II. Underlying Matters
[8] I turn first to the defendant’s factum upon which I generally base the following partial synopsis of the activity of the parties leading to this motion.
[9] Put simply this action involved a claim against the defendant, Sam Cosentino Professional Law Corporation ("SCPLC"), for lawyer's negligence. In or around 2006, SCPLC was retained to pursue an action on behalf of the plaintiff in this action, 1196158 Ontario Inc. ("119"). That claim related to causes of action that arose in 2005 and earlier. SCPLC commenced an action on 119's behalf in 2006 (the "underlying litigation"), but the claim was dismissed for delay at a status hearing in 2011. The underlying litigation, like the case at hand, did not proceed beyond the pleadings stage in the five years it was extant.
[10] SCPLC is a professional law corporation based in Vaughan, Ontario. Its principal, Sam Cosentino, is a lawyer licenced to practice in Ontario (“Sam”).
[11] The plaintiffs Sherwood Innovations Inc. ("Sherwood"), 547907 Ontario Limited ("547"), and 119 are all Ontario corporations. Sam's brother, Chris Cosentino ("Chris"), is the principal of all three corporations.
[12] 119, in the underlying litigation, alleged that the vendor of the property purchased by 119 either breached a contractual obligation to deliver the property with a 600 ampere electrical service or misrepresented to 119 that the property would have such an electrical service. 119 also claimed against the former tenant of the property, alleging that the former tenant breached the lease agreement prior to the sale of the property and that there were amounts owing under the lease. 119 also claimed against Toronto Hydro-Electric System Ltd., alleging that it negligently damaged the electrical service at the property prior to 119's purchase of the property in 2005.
[13] As noted by the Court of Appeal, when it dismissed 119's appeal of the dismissal for delay of the underlying litigation, the events giving rise to the underlying litigation occurred in 2005 and even a period earlier than that. 1196158 Ontario Inc. v 6274013 Canada Limited, 2012 ONCA 544 at para 43
[14] The defendant law firm was sued for alleged negligence on an earlier matter as a result of failing to set the claim of 119 down for trial on a timely basis. The firm resists the motion to reinstate action against it. Obviously, it is necessary to examine how the parties reached the present situation.
[15] This action involved three separate claims, one by each of the plaintiffs, as follows:
(a) Sherwood had an ongoing retainer with SCPLC for the performance of various legal services. In this action, Sherwood disputed certain fees paid to SCPLC during the course of the retainer.
(b) 547 retained SCPLC to represent it in various lawsuits in which it was involved. In this action, 547 alleged that it overpaid for legal services rendered by SCPLC and sought a refund of certain fees paid to SCPLC. The claims referred to in subparagraphs (a) and (b) are referred to as the "billing claims".
(c) 119 retained SCPLC to pursue the underlying litigation, in which 119 claimed against various parties for breach of contract or misrepresentation by the previous owner of a property that 119 purchased in 2005, against a previous tenant of that property for breach of a lease agreement, and against Toronto Hydro. In this action, 119 claimed that SCPLC negligently allowed the underlying litigation to be dismissed for delay (the "lawyer's negligence claim").

- Exercise requirements
[1] According to the case summary, in what year was the underlying litigation dismissed for delay?
[2] Print the part of the case summary starting with "[13] As noted" and going on through "of the retainer.".
The items below come from a separate source, not from the case summary.

- Information given
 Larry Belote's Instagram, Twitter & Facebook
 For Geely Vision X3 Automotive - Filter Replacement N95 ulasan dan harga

---

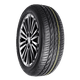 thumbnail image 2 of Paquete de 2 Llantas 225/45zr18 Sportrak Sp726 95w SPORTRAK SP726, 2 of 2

- Outputs in order
[1] 2011

[2]
[13] As noted by the Court of Appeal, when it dismissed 119's appeal of the dismissal for delay of the underlying litigation, the events giving rise to the underlying litigation occurred in 2005 and even a period earlier than that. 1196158 Ontario Inc. v 6274013 Canada Limited, 2012 ONCA 544 at para 43
[14] The defendant law firm was sued for alleged negligence on an earlier matter as a result of failing to set the claim of 119 down for trial on a timely basis. The firm resists the motion to reinstate action against it. Obviously, it is necessary to examine how the parties reached the present situation.
[15] This action involved three separate claims, one by each of the plaintiffs, as follows:
(a) Sherwood had an ongoing retainer with SCPLC for the performance of various legal services. In this action, Sherwood disputed certain fees paid to SCPLC during the course of the retainer.